** Opening Selected extract block **

Dr. Pethel’s Science of Teaching

Dr. Pethel in Wilson Hall talking to a parent.

You can always spot Dr. Pethel, a biology teacher at Western Reserve Academy, in the basement of Wilson Hall, enthusiastically teaching her classes — freshman Biology, Microbiology, Synthetic Biology, … you name it, and she will be on it! Her first work as a biologist, as she recalls, was working through her college undergraduate school. She spent two years in a dairy microbiology lab working night shifts and testing for contamination and ingredient testing. She then moved on to working for health care products as a microbiologist.

While attending graduate school at Emory University, Dr. Pethel was involved with an immunology rotation, CDC TB lab and genetic recombination transposons. This was also when first became interested in teaching: she had to teach one semester of a Medical Microbiology Lab, and when the director left, she had the opportunity to run the lab herself and oversee peers. She started to love teaching as she moved on to become a teaching assistant for one of her professors.

While she was attending graduate school, she visited the high school nearby and met a teacher who “taught differently,” igniting students’ interest in actually learning and understanding science rather than making them memorize formulas or experiment results. She finally decided she wanted to become a teacher and started her teaching career at Mercersburg Academy.

** Closing Selected extract block **
** Opening Supplied data block **

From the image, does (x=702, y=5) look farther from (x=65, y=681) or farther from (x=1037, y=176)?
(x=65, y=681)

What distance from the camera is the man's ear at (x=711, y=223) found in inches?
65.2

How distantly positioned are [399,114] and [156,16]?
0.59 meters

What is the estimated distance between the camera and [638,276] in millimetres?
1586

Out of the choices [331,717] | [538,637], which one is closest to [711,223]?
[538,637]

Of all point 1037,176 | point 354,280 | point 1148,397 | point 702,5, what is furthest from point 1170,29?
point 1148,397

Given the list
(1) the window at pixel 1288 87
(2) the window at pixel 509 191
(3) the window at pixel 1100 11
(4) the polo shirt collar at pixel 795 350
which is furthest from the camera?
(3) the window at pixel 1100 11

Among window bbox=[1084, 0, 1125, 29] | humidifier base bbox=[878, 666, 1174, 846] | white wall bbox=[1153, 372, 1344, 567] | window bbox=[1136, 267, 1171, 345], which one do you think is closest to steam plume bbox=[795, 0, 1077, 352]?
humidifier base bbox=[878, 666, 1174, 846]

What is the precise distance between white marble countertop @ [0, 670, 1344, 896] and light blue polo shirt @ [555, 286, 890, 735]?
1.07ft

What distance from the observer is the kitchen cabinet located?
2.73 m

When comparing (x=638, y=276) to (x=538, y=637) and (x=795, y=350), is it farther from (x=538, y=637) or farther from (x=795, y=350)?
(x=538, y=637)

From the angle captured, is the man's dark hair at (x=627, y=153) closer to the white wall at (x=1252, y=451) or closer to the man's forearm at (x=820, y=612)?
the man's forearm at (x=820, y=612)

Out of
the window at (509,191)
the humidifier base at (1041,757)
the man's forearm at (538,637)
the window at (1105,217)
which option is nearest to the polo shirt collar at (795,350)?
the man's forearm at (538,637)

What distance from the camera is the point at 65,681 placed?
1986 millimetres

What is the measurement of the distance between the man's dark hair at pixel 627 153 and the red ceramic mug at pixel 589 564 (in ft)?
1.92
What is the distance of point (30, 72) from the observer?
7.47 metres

** Closing Supplied data block **

Can you write what comes next in the profile of biology teacher Dr. Pethel, continuing after its final sentence about Mercersburg Academy?

After nine years at Mercersburg, Dr. Pethel moved to Dallas, TX as a director of resident Hockaday School, an all-girls boarding school. She loved being part of a community friendly to women in STEM, but she missed teaching. Thus, she came to WRA in 2010.

At WRA, Dr. Pethel taught science and held multiple different positions as she coached volleyball, attended many different committees, was part of the dean’s office and helped with the admissions process. Yet her most valuable experience and proudest moment at WRA was growing professionally, both herself and the institution, through expanding biology programs.

She wants to advise students who are now learning science to “work with an open mind.” She says that everything depends on how you view the information; thus, ponder it, and be amazed at the pure awe that science gifts you. Her goals as a biology teacher are to inspire and encourage students to be confident that they can understand and pursue science!